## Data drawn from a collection
===

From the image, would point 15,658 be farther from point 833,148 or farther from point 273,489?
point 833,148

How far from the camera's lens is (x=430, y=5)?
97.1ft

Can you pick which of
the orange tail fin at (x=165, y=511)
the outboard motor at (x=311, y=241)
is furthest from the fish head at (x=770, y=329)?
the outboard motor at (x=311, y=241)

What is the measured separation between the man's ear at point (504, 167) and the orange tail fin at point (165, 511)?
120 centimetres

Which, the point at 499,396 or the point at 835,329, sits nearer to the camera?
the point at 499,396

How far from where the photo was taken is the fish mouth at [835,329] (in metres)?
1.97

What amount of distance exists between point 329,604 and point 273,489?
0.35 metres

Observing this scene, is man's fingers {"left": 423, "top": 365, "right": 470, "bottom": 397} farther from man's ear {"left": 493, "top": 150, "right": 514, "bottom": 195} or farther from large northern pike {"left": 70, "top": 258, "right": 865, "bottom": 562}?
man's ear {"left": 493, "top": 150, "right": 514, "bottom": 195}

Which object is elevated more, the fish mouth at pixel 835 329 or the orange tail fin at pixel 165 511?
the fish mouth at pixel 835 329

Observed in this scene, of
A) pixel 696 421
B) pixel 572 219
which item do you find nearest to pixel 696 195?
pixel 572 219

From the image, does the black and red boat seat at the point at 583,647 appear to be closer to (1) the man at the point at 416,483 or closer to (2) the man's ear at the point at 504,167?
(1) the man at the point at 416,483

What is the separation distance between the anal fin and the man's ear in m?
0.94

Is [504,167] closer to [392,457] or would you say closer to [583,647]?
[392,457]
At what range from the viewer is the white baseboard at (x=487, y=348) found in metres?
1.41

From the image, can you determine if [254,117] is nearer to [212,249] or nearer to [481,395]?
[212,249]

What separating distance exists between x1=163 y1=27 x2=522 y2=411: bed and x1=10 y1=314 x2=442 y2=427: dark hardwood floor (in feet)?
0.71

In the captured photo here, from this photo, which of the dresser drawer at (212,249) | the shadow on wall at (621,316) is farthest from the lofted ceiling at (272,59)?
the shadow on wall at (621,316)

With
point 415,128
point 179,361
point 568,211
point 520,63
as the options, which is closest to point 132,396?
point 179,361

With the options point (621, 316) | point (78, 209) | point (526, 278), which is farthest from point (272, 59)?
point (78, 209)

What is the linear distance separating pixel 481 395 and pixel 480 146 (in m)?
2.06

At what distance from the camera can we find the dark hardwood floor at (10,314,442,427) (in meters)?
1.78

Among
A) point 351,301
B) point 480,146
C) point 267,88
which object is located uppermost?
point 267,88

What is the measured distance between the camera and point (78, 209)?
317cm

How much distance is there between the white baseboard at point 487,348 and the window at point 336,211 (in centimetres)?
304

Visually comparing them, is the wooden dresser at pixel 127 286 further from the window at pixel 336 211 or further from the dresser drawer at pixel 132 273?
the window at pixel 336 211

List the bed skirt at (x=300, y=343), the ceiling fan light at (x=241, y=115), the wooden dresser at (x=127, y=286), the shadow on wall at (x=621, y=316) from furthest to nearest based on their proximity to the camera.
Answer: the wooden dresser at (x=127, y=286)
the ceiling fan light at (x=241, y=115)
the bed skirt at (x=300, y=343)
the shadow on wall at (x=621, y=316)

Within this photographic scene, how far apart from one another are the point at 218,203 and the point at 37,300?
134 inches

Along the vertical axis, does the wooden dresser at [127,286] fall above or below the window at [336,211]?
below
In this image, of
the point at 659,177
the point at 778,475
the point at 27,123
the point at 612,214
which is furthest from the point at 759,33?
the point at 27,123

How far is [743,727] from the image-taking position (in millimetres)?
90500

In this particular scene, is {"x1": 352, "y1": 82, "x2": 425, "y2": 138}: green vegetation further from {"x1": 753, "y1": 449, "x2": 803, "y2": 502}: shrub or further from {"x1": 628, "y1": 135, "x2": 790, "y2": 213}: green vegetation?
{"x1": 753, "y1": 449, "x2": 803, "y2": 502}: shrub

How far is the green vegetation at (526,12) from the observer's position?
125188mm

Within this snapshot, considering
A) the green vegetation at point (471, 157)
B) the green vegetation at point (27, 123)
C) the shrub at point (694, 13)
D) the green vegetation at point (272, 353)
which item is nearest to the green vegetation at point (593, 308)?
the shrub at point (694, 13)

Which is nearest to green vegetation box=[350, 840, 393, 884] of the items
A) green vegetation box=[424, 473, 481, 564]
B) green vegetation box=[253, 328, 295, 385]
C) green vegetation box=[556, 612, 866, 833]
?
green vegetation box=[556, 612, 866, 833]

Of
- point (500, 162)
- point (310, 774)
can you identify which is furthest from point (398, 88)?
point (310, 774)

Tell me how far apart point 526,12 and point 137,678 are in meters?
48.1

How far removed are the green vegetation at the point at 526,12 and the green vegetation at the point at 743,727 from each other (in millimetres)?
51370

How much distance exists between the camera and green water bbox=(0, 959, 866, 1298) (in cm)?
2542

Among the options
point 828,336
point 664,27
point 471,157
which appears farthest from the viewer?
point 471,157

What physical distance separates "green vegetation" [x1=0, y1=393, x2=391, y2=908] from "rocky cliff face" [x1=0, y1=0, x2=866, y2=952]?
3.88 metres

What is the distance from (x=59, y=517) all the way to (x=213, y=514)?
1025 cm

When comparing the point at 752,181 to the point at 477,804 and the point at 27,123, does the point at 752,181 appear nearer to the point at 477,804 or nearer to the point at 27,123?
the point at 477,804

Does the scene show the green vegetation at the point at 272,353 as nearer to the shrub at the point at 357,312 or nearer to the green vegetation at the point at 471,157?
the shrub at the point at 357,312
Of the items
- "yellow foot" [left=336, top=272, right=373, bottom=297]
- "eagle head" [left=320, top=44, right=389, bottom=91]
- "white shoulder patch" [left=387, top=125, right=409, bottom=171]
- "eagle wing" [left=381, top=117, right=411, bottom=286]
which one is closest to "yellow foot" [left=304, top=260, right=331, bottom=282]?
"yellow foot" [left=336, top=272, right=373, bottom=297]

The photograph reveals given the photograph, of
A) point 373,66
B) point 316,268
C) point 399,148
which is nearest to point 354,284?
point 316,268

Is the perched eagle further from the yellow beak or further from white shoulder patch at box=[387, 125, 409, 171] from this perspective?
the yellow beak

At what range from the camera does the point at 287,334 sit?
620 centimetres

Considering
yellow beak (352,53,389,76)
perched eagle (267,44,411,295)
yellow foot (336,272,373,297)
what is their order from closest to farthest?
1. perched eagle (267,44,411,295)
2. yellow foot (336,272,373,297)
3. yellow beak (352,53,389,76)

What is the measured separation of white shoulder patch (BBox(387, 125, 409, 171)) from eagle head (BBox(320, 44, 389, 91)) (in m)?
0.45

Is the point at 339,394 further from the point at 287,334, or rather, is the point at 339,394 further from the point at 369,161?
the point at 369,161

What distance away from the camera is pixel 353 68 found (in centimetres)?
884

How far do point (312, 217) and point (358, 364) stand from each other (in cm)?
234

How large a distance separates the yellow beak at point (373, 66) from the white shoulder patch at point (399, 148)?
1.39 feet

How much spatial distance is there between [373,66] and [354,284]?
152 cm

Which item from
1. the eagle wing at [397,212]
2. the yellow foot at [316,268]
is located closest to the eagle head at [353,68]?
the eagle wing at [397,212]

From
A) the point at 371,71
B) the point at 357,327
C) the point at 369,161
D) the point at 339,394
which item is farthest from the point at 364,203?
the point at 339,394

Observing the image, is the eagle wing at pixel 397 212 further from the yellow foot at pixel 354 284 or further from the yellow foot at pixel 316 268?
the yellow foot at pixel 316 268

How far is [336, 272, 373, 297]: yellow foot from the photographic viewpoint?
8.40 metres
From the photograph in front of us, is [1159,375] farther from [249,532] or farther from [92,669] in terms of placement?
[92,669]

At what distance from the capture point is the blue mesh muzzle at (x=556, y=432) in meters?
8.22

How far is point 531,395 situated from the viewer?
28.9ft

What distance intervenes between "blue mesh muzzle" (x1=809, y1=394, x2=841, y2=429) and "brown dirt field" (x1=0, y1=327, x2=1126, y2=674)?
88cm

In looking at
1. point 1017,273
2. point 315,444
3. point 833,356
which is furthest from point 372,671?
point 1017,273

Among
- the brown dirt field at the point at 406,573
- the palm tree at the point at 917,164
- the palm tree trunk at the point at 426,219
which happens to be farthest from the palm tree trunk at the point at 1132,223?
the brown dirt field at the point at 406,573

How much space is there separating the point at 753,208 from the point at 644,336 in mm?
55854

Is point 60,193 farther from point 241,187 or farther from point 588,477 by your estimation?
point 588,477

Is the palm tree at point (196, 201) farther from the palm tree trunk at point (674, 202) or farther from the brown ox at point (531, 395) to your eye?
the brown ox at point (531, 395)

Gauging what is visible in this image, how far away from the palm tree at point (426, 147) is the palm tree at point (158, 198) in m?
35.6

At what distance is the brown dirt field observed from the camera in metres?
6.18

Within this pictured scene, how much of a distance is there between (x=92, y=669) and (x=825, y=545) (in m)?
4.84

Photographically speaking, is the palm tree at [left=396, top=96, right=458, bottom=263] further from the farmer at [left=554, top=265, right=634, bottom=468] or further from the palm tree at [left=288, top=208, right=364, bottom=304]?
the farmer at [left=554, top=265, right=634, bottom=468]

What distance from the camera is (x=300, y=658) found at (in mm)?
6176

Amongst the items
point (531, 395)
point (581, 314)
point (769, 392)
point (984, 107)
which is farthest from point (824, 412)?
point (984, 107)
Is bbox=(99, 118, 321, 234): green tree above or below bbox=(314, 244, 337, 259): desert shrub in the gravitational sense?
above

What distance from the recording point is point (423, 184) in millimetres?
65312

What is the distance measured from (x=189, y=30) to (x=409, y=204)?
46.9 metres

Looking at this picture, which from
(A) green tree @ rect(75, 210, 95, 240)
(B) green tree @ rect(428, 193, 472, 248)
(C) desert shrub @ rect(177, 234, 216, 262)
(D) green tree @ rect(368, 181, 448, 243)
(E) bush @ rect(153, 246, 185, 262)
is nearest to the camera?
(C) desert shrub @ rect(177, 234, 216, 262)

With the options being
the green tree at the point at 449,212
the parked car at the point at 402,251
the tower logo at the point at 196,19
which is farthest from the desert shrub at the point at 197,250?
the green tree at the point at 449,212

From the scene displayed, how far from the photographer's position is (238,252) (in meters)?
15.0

===

## WHAT YOU SHOULD DO
Which lines of the data above contain the string "items"? Return every one of them, treating uppercase and lowercase letters as different.

## FULL SOLUTION
Which is nearest to green vegetation box=[350, 840, 393, 884] of the items
Of the items
Amongst the items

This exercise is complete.